* [Goal of the exercise]: Transcribe the listing below word for word, omitting the pictures.

Scene-based reasoning listing
▼▼▼
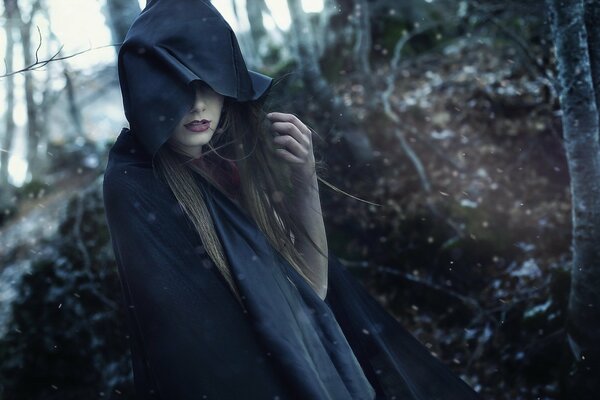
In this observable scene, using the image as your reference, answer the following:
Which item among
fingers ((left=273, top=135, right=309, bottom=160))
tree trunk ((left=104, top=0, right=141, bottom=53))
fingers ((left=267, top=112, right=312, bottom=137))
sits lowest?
fingers ((left=273, top=135, right=309, bottom=160))

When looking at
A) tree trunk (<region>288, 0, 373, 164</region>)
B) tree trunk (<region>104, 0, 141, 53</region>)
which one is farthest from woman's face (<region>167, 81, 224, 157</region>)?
tree trunk (<region>288, 0, 373, 164</region>)

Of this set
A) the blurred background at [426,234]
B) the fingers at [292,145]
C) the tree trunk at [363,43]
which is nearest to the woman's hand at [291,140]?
the fingers at [292,145]

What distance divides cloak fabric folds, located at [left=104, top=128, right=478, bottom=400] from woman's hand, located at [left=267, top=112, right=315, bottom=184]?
1.19ft

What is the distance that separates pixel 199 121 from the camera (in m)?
2.14

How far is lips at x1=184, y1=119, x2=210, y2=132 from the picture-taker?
2137 millimetres

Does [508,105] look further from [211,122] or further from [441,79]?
[211,122]

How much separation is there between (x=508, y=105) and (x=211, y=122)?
17.3 ft

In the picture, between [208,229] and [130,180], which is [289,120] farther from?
[130,180]

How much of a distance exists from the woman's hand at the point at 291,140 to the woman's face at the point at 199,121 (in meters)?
0.28

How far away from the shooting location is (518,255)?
16.7 feet

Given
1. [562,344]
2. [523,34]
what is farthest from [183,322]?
[523,34]

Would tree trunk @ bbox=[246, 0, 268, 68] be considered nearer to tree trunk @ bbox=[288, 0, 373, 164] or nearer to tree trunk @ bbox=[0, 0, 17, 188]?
tree trunk @ bbox=[0, 0, 17, 188]

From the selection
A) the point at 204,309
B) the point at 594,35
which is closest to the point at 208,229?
the point at 204,309

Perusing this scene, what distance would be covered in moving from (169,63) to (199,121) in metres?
0.27
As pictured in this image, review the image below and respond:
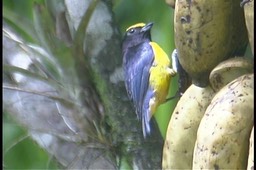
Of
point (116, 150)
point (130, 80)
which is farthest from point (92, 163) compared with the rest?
point (130, 80)

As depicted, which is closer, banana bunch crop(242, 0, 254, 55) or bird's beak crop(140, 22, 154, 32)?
banana bunch crop(242, 0, 254, 55)

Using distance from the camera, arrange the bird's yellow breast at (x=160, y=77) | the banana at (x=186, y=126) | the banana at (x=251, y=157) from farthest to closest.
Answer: the bird's yellow breast at (x=160, y=77), the banana at (x=186, y=126), the banana at (x=251, y=157)

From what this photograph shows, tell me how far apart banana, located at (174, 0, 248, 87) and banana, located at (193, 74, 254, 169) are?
5cm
▲▲▲
* [Task result]:
In this observable scene, using the image as your reference, answer the following:
Which item among
fingers ((left=273, top=135, right=309, bottom=160))
tree trunk ((left=104, top=0, right=141, bottom=53))
fingers ((left=267, top=112, right=312, bottom=137))
sits lowest?
fingers ((left=273, top=135, right=309, bottom=160))

When looking at
A) tree trunk (<region>288, 0, 373, 164</region>)
B) tree trunk (<region>104, 0, 141, 53</region>)
which one is farthest from woman's face (<region>167, 81, 224, 157</region>)?
tree trunk (<region>288, 0, 373, 164</region>)

Of this set
A) the blurred background at [426,234]
B) the fingers at [292,145]
C) the tree trunk at [363,43]
which is nearest to the woman's hand at [291,140]?
the fingers at [292,145]

What distance divides cloak fabric folds, located at [left=104, top=128, right=478, bottom=400] from woman's hand, located at [left=267, top=112, right=315, bottom=184]?
1.19ft

What is the distance that separates pixel 199 121 from the camera (in m)?
2.14

How far is lips at x1=184, y1=119, x2=210, y2=132 from the picture-taker?
2137 millimetres

Does [508,105] look further from [211,122] or further from [441,79]?
[211,122]

How much separation is there between (x=508, y=105) and (x=211, y=122)?
17.3 ft

In the picture, between [208,229] and [130,180], which is [289,120] farther from?
[130,180]

How much of a distance exists from the woman's hand at the point at 291,140 to the woman's face at the point at 199,121 (in meters)?
0.28

How far away from the shooting location is (518,255)?
16.7 feet

Given
1. [562,344]
2. [523,34]
what is farthest from [183,322]?
[523,34]

Would tree trunk @ bbox=[246, 0, 268, 68] be considered nearer to tree trunk @ bbox=[288, 0, 373, 164] or nearer to tree trunk @ bbox=[0, 0, 17, 188]?
tree trunk @ bbox=[0, 0, 17, 188]

From the selection
A) the point at 204,309
B) the point at 594,35
which is closest to the point at 208,229?
the point at 204,309

Perusing this scene, what distance would be covered in moving from (169,63) to (199,121) in metres?
0.27
As pictured in this image, review the image below and respond:
Of
point (116, 150)
point (130, 80)
which is farthest from point (92, 163) compared with the rest?
point (130, 80)

As depicted, which is closer, banana bunch crop(242, 0, 254, 55) or bird's beak crop(140, 22, 154, 32)?
banana bunch crop(242, 0, 254, 55)

Using distance from the camera, arrange the bird's yellow breast at (x=160, y=77) | the banana at (x=186, y=126) | the banana at (x=251, y=157) from farthest to closest.
Answer: the bird's yellow breast at (x=160, y=77), the banana at (x=186, y=126), the banana at (x=251, y=157)

From what this photograph shows, tell me how far apart banana, located at (174, 0, 248, 87) and banana, located at (193, 74, 254, 169) are?
5cm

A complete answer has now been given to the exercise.